From 2006 to 2007, Kathy coordinated the Teen Docents Program for local high-school students at the nonprofit organization Artspace. One of the docent activities was a trip to Long Wharf in New Haven, Connecticut to collect objects for an aquarium art display they created. Of those objects were crabbies.
These spoken-of crabbies are Japanese shore crabs (also known as Asian shore crabs). They are an invasive species to the United States and can now be found all along the East coast, especially in the Northeast. They are a very competitive threat to native crab species because of their hardiness. Their kind did make it all the way to the U. S. from Asia, after all! Japanese shore crabs live in rocky zones – and Long Wharf is the ideal habitat.
After having such fun with the teens, Kathy begged Silas to go back to Long Wharf so that they could catch a few of these crabbies as pets. He was reluctant at first: What would these crabs eat? Where would they live? How do we take care of them? Can they survive indoors? Do they smell? After completing thorough research (or as thorough as we could manage, since there aren’t many web pages about raising Japanese shore crabs as pets), we decided that crabbies may be a good idea. And so we embarked on the Crabbie Expedition of 2007. We weathered the coldest, windiest day possible to turn over rock after rock in search of the scurrying creatures. At the end of the day, we took them back to Silas’ place in a tupperware container. Oddly enough, we had a seafood dinner on our way home but no worries – we both refrained from crab.
We learned about ideal habitats for crabbies and modified the information we found to suit our particular species of invasive crab. Fortunately, these things can apparently survive anything so we’re sure that all of our mistakes in their care were kindly overlooked. The habitat we created for the crabbies included a round, old-fashioned goldfish bowl and a couple of tall jars. The bottoms were lined with fish tank gravel and rocks from the wharf. We also purchased Instant Ocean salt water mix, a couple of chemicals, and fish food to start us off.
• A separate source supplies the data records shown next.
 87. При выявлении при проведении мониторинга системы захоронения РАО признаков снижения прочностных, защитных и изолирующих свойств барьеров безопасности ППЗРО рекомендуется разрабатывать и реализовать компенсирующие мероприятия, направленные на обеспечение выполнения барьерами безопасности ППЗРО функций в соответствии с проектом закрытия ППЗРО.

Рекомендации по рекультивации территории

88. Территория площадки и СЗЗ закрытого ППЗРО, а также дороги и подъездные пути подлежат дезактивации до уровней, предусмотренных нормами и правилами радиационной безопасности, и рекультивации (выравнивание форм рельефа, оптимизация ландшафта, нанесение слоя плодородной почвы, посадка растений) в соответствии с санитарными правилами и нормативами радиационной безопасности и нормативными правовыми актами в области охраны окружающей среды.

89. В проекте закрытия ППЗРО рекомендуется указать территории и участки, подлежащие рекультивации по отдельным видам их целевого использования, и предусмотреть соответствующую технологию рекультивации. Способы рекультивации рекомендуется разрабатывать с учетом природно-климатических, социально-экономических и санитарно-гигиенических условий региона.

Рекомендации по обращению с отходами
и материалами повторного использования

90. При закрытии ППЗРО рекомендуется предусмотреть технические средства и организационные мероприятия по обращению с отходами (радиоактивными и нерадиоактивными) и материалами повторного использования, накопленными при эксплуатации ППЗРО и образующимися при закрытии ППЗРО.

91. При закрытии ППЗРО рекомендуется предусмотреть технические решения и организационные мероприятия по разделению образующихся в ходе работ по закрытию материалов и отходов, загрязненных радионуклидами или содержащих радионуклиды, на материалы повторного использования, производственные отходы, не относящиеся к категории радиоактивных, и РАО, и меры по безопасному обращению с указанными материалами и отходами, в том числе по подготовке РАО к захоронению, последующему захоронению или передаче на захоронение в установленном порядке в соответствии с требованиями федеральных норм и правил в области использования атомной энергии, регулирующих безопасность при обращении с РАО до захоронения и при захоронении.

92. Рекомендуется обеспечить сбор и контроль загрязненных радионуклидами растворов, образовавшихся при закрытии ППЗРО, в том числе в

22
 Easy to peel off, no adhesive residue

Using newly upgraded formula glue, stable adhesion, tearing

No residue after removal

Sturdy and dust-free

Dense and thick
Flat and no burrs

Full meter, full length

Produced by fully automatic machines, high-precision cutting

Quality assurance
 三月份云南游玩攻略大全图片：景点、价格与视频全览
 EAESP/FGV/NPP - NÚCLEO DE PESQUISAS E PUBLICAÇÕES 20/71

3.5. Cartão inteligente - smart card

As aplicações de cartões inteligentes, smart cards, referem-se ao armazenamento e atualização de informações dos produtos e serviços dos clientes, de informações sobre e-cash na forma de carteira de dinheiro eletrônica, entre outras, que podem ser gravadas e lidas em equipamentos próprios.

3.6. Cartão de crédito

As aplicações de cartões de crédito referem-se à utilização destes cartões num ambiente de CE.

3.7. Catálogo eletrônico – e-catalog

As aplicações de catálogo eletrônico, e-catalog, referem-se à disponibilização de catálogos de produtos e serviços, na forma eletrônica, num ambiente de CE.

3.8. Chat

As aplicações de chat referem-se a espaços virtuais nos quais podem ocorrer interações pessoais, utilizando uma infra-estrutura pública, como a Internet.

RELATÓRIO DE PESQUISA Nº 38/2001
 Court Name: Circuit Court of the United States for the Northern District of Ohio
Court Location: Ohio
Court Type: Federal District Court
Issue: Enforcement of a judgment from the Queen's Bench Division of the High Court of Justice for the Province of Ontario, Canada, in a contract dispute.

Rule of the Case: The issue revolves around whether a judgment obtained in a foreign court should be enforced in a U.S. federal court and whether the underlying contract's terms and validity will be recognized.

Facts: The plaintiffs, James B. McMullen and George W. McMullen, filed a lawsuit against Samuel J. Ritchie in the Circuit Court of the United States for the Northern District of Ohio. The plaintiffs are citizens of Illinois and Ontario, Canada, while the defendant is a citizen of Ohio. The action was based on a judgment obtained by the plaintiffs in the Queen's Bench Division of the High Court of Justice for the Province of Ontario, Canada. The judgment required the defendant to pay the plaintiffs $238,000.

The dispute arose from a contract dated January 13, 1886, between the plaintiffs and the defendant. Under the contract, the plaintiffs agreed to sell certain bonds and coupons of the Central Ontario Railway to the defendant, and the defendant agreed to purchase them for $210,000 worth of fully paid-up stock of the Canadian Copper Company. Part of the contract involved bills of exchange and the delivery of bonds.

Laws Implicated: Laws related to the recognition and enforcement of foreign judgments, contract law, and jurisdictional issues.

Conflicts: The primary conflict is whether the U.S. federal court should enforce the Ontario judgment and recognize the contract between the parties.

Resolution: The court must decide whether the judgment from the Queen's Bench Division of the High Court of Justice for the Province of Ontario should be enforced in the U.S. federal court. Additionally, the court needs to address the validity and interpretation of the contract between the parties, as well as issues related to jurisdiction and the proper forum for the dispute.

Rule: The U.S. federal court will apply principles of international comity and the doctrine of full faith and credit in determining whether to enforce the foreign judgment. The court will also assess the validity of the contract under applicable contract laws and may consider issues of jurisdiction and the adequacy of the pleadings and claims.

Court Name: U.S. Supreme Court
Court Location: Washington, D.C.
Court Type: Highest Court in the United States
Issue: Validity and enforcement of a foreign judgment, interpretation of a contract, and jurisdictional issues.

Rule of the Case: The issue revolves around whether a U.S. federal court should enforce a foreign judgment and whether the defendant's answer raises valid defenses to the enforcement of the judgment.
Our very first crabbies were tiny! In fact, one was no larger than the word “crab” in 12pt. Times New Roman font. But they were our first ones and we were very excited to have them. After we were more comfortable in our ability as adoptive parents to the crabbies, we set the smaller ones free to thrive and grow in the rocky waters, and we brought home larger crabs to care for. The bodies of these were slightly smaller than a quarter, as you can see from the image.
No, crabbies aren’t cuddly. And they don’t exactly come bounding across the grass at the sound of your voice. But trust us – they really are great fun! We enjoyed watching the crabbies play with each other, hide between the cracks of the rocks, and eat with their mini claws. When they molted, we collected their beautiful shells, a perfect but lifeless replication of our little pets. We learned to separate the suddenly soft post-molting crabs, since we learned from a cannibalistic tragedy with the first crab that molted.
If you don’t have the room, the time, or the permission for raising a dog or cat, perhaps you should try shore crabs!